Reproduce the items below, substituting "thick woodland" for "dense forest" wherever it occurs and leaving everything else untouched.

Records from a collection
-- -- --

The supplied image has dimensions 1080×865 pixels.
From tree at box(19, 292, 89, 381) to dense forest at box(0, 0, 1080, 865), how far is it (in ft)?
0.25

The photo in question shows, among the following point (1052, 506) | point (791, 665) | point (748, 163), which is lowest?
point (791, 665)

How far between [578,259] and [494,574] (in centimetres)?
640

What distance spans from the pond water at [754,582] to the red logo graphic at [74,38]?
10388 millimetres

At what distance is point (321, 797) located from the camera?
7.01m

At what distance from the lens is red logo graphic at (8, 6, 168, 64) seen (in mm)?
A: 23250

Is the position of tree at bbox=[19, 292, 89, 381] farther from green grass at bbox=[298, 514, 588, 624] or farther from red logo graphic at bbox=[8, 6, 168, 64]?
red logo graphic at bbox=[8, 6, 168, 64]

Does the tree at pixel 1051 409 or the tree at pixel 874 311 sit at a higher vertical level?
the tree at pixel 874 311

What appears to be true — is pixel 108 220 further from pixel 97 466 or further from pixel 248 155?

-- -- --

■ Response below ■
The supplied image has dimensions 1080×865 pixels.
From tree at box(19, 292, 89, 381) to thick woodland at box(0, 0, 1080, 865), how far is it (in ft)?
0.25

The photo in question shows, among the following point (1052, 506) | point (791, 665) | point (748, 163), which is lowest?
point (791, 665)

How far between [578,259] and [494,574] (in centimetres)?
640

What distance spans from the pond water at [754,582] to the red logo graphic at [74,38]?
10388 millimetres

At what distance is point (321, 797) located from the camera?
7.01m

At what distance from the lens is red logo graphic at (8, 6, 168, 64) seen (in mm)?
A: 23250

Is the position of tree at bbox=[19, 292, 89, 381] farther from green grass at bbox=[298, 514, 588, 624] or farther from red logo graphic at bbox=[8, 6, 168, 64]?
red logo graphic at bbox=[8, 6, 168, 64]

Does the tree at pixel 1051 409 or the tree at pixel 874 311 sit at a higher vertical level?
the tree at pixel 874 311

What appears to be true — is pixel 108 220 further from pixel 97 466 or further from pixel 248 155?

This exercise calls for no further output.